Here we are. It's Saturday again. And I'm at Collegiate Crescent for the day. I'm wearing a pink, floaty skirt and an off white shirt. Don't usually wear skirts to work -- not exactly ideal attire if crawling around under book shelves! But I anticipate no crawling today, so a skirt it is (has nothing at all to do with the fact that all my trousers appear to have shrunk slightly, oh no no!)
The weather has been mostly glorious this week, in the low 30s and, most unusually for England, very low humidity. Gorgeous weather for lazing about in the garden (which we have been doing quite a bit of in the evenings; still lovely and long and light). There was one day when the temperature dropped a little and the humidity rose. I don't like very humid weather. Makes me coff! So, not pleasant but thankfully short lived. But no rain. Or at least, perhaps a dozen drops sometime early this morning, but that really doesn't count. Mind you, having said that, I've just looked outside and it's looking very black and heavy. I think a thunderstorm is on its way. Bummer. The Builder was going to go to the allotment this afternoon and pick a zillion more blackcurrants and the next row of peas. Looks like it might be a tomorrow activity!
Speaking of The Builder, thank you to all who have been thinking Gainful Employment thoughts for him. You can stop now! He left his phone in the car on Tuesday for a few hours. Went to collect it and found something like 32 missed calls on it, from people wanting to offer him work. He's now working for somebody in Rampton, about an hour away. Looks like it might last until October or so. Excellent. We eat again!
Actually, we've been eating quite well. Lots of lovely salads, baby potatoes, fresh herbs, light summer things. I even lit the barbecue last evening. The Builder had pointed out that we were having a spectacularly lovely summer and hadn't lit it at all, really (once, I think, before we moved). So I bought burgers and chicken fillets and thin, thin beef steaks and baking potatoes and sweet potatoes and two fabulous salad mixes and fired it up. I do hope it wasn't that that drove the people next door inside! I only use wood, never charcoal. And it wasn't a very smoke-y fire. It was a fine barbecue, if I do say so myself. Sweet potatoes, wrapped in silver foil, cook up beautifully in the coals. As do baking potatoes. They take very much longer, though.
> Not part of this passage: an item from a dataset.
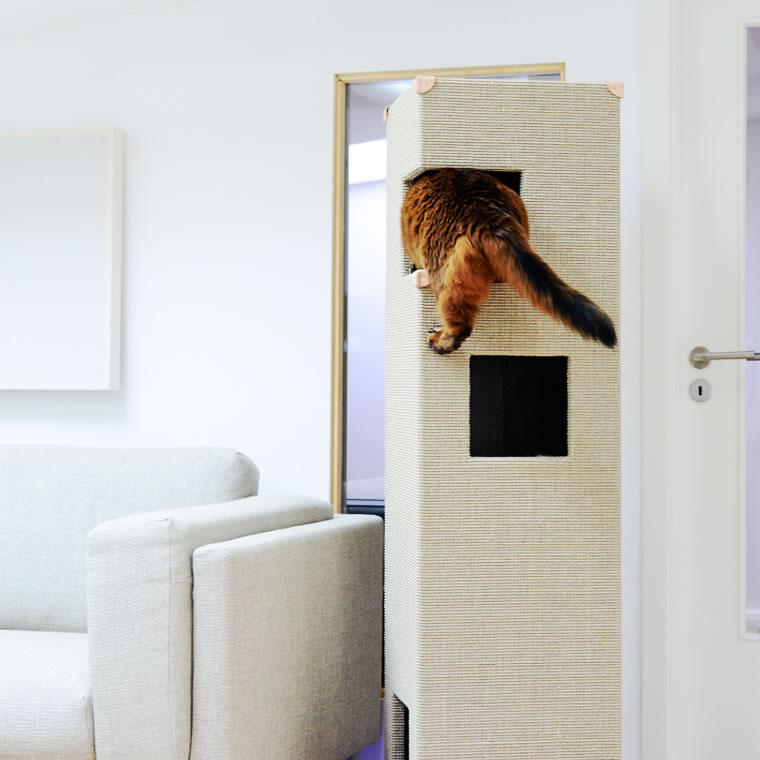 somali kratzbaum dome bildergalerie stylecats design kratzbaum. Black Bedroom Furniture Sets. Home Design Ideas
Now that The Builder has gainful employment elsewhere, I've been bringing the car into work. I suppose I should be using public transport but it looks as though it's considerably cheaper to come in the car -- if you don't have to factor in parking charges. I've been leaving the car in the roads around The Mudhut and walking in from there. Which may explain why my trousers have shrunk ever so slightly. I'm back to walking around 11-12k steps each day. Since we moved to The Sidings, The Builder has been driving me in and dropping me at the door. I've only been averaging 5 or 6k steps. Makes a difference, obviously! I shall carry on doing this until they make parking in those streets residential parking only (a move that is apparently about to happen). Then I suppose I'll have to investigate the public transport option more thoroughly.
I wonder if that hedgehog is still about. I've been putting down mealworms in a bowl on the lawn, intending them for birds. They've been getting very crisp quite quickly and I haven't seen anything show any real interest in them. But each morning when I go out to replace them they've vanished overnight. Now, The Builder did see two blackbirds feasting on them (Toasted mealworms. Yum!) this morning when he went down to make the tea. But it's the first time either of us has seen avian life forms eating them. And yesterday there was something definitely a-rustling in the woodshed, um, sorry, woodpile (where we've stashed all the tree bodies) and at the bottom there's a small, hedgepiglet sized hole, with a spiderweb canopy. We have ten tiny, tiny goldfish as well. I picked them up on an impulse when I was wandering past the pet shop one afternoon during the week. So that gives us ten fish, five or more frogs, a possible hedgehog, a puppy-next-door and zillions of birds (I've seen a greenfinch and two bullfinches in the last few days, as well as all the other birdies that drop in).
Oh yes. I've had a letter from the Allotment Man in Tupton. The new allotment is definitely ours. Let the weed-slashing commence!
The thunderstorm has arrived!
Well it wasn't raining when I wrote that. It is now. And has been at The Sidings, or so I'm told.